NEJM -- Early Thimerosal Exposure and Neuropsychological Outcomes at 7 to 10 Years
The NEJM this week carries a report on a cohort study that assessed the impact of thiomersal (a mercury containing preservative in some vaccines) on neuropyschological outcomes in children aged 7 to 10 years. The bottom line of the study is that there is no association between exposure to thiomersal between birth to 7 months of life and neuropsychological functioning. You can read the entire article here.

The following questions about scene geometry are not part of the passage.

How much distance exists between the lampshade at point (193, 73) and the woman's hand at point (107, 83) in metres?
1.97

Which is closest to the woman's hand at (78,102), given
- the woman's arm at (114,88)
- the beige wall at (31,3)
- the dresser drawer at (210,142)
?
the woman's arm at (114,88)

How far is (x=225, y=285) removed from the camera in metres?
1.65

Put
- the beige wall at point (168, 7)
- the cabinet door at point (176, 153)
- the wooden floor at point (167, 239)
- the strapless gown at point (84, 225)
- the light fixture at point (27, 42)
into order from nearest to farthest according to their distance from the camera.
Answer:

However, there are certain subtler interpretations that need to be cited from the study. Tics seem to be associated with exposure to thiomersal in patients from one HMO (whether they differ in any way from the rest of the cohort is not addressed) and this replicates studies done earlier in the US and Britain. This is probably something which needs to be looked into for the future.
The excellence of the study lies in their rigorous measurement of exposure to thiomersal, assessment of 42 neuropychological outcomes and measurement of possible confounding factors that may affect developmental status of the child.
If you are treating patients with cardiovascular disease with statins to lower their LDL cholesterol level, HDL cholesterol levels are still a significant inverse, predictor for cardiovascular disease outcomes even in patients with lowered LDL levels. That's the message of this NEJM article, which tried to answer whether lowering levels of LDL cholesterol with statin therapy might cover the risk posed by low levels of HDL cholesterol. The study suggests that HDL by itself is an important factor to control in patients on statins.
You know about HLA matching before transplants, now these researchers believe that antibodies against another set of molecules expressed on endothelial cells are associated with graft rejection. These new molecules are called MICA and because of their absence on PBMC's are not detected during cross-matching tests before transplants.
There is a great perspective article by Dr. Sugarman on the development of a Vaccine Court in the US. This has arisen from the number of claims filed by parents for vaccine-related injuries and autism following vaccination. The article outlines the history of the Vaccine Injury Compensation Program (VICP), which is a federal body set up to protect vaccine manufacturers from vaccine-injury related law suits. The article highlights how little proof is required to prove causation of vaccine related injury.
In the VICP context, proof of causation does not need to be shown to the extent of what some
might call scientific certainty.Rather, it suffices to prove causation according to the civil-law standard of “the preponderance of the evidence,” showing that causation is “more likely than not.”
Another article, which is also a public forum for posting your own view on the issue, is a personal account on the detachment physicians develop during their professional careers and our inability to express emotions of sympathy, compassion and involvement in our patients' lives or deaths. A physicians' life goes on from one case to the next, micromanaging and compartmentalising a patients life into smaller diagnostic or treatment conundrums and more often that not, peer pressure and implied standards of professional demeanour prevent us from vocalising common feelings.